To address these challenges, this paper proposes a method for identifying fake news based on the random walks graph matching algorithm [9]. Graph matching algorithms come in many different types, among which a simple and effective method is using spectral relaxation to approximate Integer Quadratic Programming (IQP) [10]. The method computes the leading eigenvectors of symmetric nonnegative affinity matrices. Spectral Matching (SM) ignores the integer constraints in the relaxation step and induces them by greedy methods in the discrete step. Some methods extend SM to Spectral Matching with Affine Constraints (SMAC) by introducing affine constraints in the spectral decomposition that encodes one-to-one matching constraints [11]. The graph matching algorithm used in this paper is related to the IQP formulation associated with the SM algorithm and the SMAC algorithm, but the approach in this paper is from the perspective of random wandering. In this paper, knowledge in the news is extracted through different methods of knowledge extraction. The extracted knowledge is then compared with external knowledge using the random walks graph matching algorithm to achieve an interpretable fake news detection task.

The main contribution of this paper can be divided into three parts:

• A method for extracting commonsense knowledge contained in news is proposed. This method is based on the Lexical Analysis of Chinese (LAC) framework [12] and the Universal Information Extraction (UIE) framework [13]. The extracted knowledge serves as the basis for the subsequent use of graph matching algorithms for fake news detection.
• An interpretable model for fake news detection is proposed based on the random walks graph matching algorithm. Using this algorithm, the commonsense knowledge embedded in the news is compared with the relevant knowledge in the knowledge graph. The truth or falsity of the news is determined by comparing the conflicts of entities and attributes among the knowledge triads in the matching results. This approach leads to an interpretable fake news detection method.
• The proposed method is evaluated on a fake news dataset containing commonsense errors. The experimental results demonstrate that our method outperforms the baseline method.

2. Related Work

2.1. Graph Matching

Graph matching is a process of evaluating the similarity between two graphs. The task of graph matching is to correspond the nodes in the two graphs one by one. This task requires not only a high similarity of matched nodes but also a high similarity of corresponding edges. There are two approaches to graph matching: exact and inexact graph matching. Exact graph matching requires each node and corresponding edge to be exactly matched with another graph with the highest similarity. On the other hand, inexact graph matching allows two graphs to be somewhat different but requires that the similarity of nodes and edges be as high as possible.

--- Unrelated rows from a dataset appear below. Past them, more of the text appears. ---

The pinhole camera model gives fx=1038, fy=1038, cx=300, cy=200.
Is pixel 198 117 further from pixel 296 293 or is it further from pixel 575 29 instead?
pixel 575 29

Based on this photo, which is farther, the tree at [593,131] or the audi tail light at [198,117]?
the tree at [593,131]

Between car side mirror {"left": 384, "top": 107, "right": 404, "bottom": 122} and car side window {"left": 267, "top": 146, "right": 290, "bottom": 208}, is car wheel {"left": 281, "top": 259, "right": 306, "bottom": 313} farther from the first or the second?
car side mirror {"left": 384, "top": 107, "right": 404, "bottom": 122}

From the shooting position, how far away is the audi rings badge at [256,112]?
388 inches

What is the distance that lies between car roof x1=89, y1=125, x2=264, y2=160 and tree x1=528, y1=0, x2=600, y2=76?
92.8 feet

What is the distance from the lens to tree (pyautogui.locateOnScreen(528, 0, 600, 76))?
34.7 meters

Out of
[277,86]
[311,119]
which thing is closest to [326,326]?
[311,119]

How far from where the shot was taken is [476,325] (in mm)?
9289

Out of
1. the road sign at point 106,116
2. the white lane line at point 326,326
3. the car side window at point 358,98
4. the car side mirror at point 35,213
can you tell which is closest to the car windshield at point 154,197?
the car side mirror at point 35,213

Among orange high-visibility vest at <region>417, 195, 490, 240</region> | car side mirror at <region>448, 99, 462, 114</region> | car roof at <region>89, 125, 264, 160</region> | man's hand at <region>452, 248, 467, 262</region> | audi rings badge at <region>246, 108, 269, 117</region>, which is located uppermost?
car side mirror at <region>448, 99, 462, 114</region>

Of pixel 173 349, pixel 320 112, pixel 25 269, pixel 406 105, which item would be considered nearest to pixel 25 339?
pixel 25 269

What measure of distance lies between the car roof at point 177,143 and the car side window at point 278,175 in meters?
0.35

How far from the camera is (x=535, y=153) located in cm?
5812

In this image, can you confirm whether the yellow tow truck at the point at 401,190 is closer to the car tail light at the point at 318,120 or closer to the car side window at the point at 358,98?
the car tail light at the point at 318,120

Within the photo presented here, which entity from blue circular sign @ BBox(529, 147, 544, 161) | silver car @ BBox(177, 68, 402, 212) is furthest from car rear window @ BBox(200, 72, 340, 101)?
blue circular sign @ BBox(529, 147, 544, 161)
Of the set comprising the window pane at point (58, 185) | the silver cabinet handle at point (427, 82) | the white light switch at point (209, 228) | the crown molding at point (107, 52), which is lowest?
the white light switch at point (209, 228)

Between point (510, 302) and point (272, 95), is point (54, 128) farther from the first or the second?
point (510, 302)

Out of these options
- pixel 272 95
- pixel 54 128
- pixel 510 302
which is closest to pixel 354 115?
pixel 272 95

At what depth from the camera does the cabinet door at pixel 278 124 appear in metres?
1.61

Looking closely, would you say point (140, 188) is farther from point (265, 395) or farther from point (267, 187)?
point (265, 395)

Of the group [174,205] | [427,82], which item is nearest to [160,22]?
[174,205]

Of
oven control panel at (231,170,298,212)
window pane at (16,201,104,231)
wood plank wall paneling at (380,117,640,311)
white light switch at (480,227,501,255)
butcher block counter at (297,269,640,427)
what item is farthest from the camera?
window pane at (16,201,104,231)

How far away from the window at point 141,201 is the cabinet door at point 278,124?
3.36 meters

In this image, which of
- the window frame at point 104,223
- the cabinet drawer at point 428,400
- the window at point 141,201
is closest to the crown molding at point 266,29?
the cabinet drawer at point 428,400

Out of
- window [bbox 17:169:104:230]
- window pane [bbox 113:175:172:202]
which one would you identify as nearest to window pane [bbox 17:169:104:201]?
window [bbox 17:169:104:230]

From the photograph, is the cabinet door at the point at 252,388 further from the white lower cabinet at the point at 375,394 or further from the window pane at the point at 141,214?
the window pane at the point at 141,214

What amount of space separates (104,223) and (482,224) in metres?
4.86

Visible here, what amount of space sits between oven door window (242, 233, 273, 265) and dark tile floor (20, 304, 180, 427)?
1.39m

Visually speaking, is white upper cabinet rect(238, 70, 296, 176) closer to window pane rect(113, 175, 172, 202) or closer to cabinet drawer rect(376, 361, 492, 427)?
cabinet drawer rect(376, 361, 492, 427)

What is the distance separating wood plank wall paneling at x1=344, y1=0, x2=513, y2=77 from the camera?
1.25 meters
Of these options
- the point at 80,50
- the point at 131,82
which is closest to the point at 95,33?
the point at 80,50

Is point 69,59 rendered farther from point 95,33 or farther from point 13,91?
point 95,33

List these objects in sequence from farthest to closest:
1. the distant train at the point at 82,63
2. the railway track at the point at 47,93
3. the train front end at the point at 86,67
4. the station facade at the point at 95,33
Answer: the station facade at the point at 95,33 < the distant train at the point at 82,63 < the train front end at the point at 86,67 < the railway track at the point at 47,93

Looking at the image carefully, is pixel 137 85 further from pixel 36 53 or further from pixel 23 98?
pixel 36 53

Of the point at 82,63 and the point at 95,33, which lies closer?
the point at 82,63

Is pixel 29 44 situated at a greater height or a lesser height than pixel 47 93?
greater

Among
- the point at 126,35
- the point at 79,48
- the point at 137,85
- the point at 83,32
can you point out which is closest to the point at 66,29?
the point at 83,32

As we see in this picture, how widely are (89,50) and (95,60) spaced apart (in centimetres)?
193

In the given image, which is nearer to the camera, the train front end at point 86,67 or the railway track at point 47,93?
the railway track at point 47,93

Exact graph matching requires that each node and corresponding edge be exactly matched with another graph with the highest similarity. However, this approach has great limitations in the solution process, and there are few such cases in practical applications. As a result, there are few studies related to exact graph matching. On the other hand, inexact graph matching transforms the problem into an optimization problem that maximizes the sum of node similarity and edge similarity. This approach allows two graphs to be somewhat different but requires that the similarity of nodes and edges be as high as possible.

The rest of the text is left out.